If our goal is to keep more money in our community, eating food from local farms helps, too. Sure, we can support the local fast-food joint (big box retailer, auto dealer, etc.) and celebrate the fact that it's putting people in our communities to work, but how many more jobs in our community would be supported if these businesses bought their food from a local farm? And what if the farm paid a living wage? How much would it help our community then?

Many terrific, independent restaurants serve conventionally produced food. How much more could they be doing for our community if they bought even 10 percent of their ingredients locally, in season?

Is the Food at Target Field Local?

I'm not keen to take on Andrew Zimmern, MPR, or KARE 11, but I do think it's worth pointing out that many of the "local foods" mentioned above would make a locavore cringe.
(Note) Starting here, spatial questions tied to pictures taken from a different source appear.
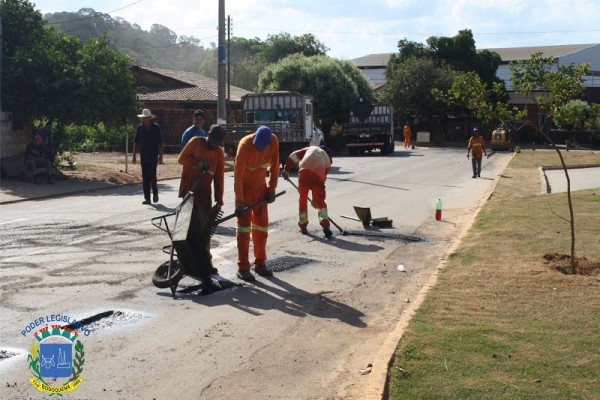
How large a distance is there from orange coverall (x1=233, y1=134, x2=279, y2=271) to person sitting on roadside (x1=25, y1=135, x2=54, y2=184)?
12481 mm

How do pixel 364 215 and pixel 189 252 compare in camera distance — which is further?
pixel 364 215

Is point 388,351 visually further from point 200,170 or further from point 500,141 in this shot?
point 500,141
For example, although I absolutely love the taste of Kramarczuk's sausages, when I called to ask where their food came from, they told me it was from a variety of sources. "What if I only want to eat meat from animals that were treated well?" I asked. "I'm sorry," they said, "unfortunately, we can't promise that."

Then I called Vincent, one of the finest restaurants in the city, to ask where the beef for their delicious burger comes from. "Conventional farms," the man on the phone told me, "we buy a lot of food locally when we can, but the burgers we serve at Target Field are definitely not from local cows."

I could go on. Caribou Coffee? Tony Oliva's cuban sandwiches? Well, they're local in a way that's not unimportant. These institutions keep Minnesotans employed, keep dollars in our state, and generally make Minnesota a better place to be. But should we eat their food?

To Eat, or Not to Eat? That is the Question

What you eat is your own business, of course. My goal is not to keep you from enjoying the foods you love, the terrific experience of outdoor baseball at Target Field, Bob Dylan, Minnesota institutions, Tony O, or your mom's apple pie. My goal is, very simply, to get you to think.

There is a difference between food that is prepared and served in our state, and food that is raised here. There is also a difference between food that is raised here conventionally -- generally corn-fed and pesticide-laden -- and food that is raised here by farmers who favor sustainable, fair-trade, humane, and/or organic practices. That difference doesn't matter to everyone, but it's significant. I want delicious food on my plate, and I want to feel good about how it got there.

And so I end this piece with a series of questions, rather than answers. Is it enough for a business to be locally based? Is it enough for a business to provide tasty food, regardless of the source? What does calling the food at Target Field "local" say about ourselves, our values, and our state? Will you eat it either way?

Please let me know - I'd love to hear from you.